━━━━━ Source material ━━━━━

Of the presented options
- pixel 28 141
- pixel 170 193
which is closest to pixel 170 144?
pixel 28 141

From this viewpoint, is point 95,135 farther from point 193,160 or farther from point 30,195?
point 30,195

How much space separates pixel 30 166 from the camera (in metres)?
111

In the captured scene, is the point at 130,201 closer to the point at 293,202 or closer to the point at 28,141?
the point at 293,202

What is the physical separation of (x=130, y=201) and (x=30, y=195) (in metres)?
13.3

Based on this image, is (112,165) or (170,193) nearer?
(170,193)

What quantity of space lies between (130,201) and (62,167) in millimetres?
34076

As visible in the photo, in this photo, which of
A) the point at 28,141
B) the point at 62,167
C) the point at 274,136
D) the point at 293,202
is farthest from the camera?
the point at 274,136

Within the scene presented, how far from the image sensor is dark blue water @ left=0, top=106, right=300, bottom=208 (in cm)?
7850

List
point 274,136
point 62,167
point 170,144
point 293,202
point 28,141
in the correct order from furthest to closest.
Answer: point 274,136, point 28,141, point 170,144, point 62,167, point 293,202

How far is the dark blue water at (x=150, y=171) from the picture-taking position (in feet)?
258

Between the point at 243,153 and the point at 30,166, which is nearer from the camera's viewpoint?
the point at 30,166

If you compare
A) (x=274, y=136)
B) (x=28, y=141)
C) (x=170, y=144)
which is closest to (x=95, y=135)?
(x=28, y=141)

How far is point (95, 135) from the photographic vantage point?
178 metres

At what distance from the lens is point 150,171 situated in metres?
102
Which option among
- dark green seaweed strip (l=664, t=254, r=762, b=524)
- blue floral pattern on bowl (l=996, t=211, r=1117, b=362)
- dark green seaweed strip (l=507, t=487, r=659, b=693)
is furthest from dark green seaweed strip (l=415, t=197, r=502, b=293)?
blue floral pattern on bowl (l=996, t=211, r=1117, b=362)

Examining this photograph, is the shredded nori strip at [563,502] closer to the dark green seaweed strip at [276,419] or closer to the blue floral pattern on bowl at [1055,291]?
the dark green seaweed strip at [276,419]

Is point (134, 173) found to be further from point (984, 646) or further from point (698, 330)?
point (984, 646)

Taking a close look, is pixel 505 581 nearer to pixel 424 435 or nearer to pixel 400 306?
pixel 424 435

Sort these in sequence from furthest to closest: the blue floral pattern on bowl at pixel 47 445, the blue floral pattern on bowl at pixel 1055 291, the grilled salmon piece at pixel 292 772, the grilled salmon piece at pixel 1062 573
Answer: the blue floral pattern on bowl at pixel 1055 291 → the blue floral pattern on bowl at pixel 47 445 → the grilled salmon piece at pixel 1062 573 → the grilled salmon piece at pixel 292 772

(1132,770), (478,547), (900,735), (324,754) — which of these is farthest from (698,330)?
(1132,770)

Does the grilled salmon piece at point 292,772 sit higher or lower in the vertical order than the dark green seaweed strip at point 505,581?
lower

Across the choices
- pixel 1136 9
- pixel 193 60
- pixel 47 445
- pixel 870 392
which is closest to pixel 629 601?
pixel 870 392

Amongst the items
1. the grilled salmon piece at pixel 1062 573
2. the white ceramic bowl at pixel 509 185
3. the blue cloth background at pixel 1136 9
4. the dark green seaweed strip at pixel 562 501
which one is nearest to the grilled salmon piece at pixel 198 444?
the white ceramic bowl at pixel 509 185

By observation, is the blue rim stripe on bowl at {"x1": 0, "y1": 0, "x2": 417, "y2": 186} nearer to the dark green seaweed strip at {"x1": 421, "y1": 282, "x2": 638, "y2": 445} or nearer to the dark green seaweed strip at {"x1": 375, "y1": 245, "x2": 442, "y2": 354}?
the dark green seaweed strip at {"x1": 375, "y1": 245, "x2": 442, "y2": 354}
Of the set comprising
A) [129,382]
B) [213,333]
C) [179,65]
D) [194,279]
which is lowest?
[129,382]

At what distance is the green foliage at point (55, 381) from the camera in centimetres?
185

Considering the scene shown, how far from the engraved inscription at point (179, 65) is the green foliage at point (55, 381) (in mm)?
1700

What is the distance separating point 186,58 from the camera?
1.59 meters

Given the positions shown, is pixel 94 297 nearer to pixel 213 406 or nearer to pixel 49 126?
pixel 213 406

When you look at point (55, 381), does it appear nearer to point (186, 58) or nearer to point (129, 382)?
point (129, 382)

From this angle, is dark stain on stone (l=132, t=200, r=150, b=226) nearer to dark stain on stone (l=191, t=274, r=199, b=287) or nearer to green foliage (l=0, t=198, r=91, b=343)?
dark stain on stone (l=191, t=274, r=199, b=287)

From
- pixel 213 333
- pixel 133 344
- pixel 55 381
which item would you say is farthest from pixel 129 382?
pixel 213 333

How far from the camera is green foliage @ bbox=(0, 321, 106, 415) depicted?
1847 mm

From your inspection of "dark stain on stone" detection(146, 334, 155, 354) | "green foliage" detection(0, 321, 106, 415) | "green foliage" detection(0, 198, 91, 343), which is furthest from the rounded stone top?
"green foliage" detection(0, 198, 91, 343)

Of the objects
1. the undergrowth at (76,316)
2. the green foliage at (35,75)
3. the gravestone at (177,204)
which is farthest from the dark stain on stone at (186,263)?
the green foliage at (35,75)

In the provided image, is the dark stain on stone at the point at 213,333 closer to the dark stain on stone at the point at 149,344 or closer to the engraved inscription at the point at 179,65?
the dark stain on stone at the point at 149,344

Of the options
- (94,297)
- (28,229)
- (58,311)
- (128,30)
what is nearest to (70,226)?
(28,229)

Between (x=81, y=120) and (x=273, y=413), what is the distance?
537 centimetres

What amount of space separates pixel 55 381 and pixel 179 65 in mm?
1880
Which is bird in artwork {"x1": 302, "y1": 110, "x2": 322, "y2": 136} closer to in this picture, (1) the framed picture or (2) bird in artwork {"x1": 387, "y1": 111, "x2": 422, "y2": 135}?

━━━━━

Task to complete: Would you give again, word for word, every line from the one with "From this angle, is" through the final line of the listing above?

Task answer:
From this angle, is dark stain on stone (l=132, t=200, r=150, b=226) nearer to dark stain on stone (l=191, t=274, r=199, b=287) or nearer to green foliage (l=0, t=198, r=91, b=343)?
dark stain on stone (l=191, t=274, r=199, b=287)

From
- pixel 213 333
- pixel 133 344
- pixel 55 381
which item would you say is farthest from pixel 129 382?
pixel 213 333

How far from the camera is green foliage @ bbox=(0, 321, 106, 415) depicted?
1847 mm

From your inspection of "dark stain on stone" detection(146, 334, 155, 354) | "green foliage" detection(0, 321, 106, 415) | "green foliage" detection(0, 198, 91, 343), which is furthest from the rounded stone top?
"green foliage" detection(0, 198, 91, 343)

Of the objects
1. the undergrowth at (76,316)
2. the green foliage at (35,75)
3. the gravestone at (177,204)
which is farthest from the dark stain on stone at (186,263)?
the green foliage at (35,75)

In the provided image, is the dark stain on stone at the point at 213,333 closer to the dark stain on stone at the point at 149,344 or closer to the engraved inscription at the point at 179,65?
the dark stain on stone at the point at 149,344

Of the options
- (94,297)
- (28,229)
- (58,311)
- (128,30)
what is nearest to (70,226)?
(28,229)

Between (x=81, y=120) and (x=273, y=413), what is the distance?
537 centimetres

What amount of space separates pixel 55 381 and pixel 179 65 in mm?
1880
Which is bird in artwork {"x1": 302, "y1": 110, "x2": 322, "y2": 136} closer to in this picture, (1) the framed picture or (2) bird in artwork {"x1": 387, "y1": 111, "x2": 422, "y2": 135}?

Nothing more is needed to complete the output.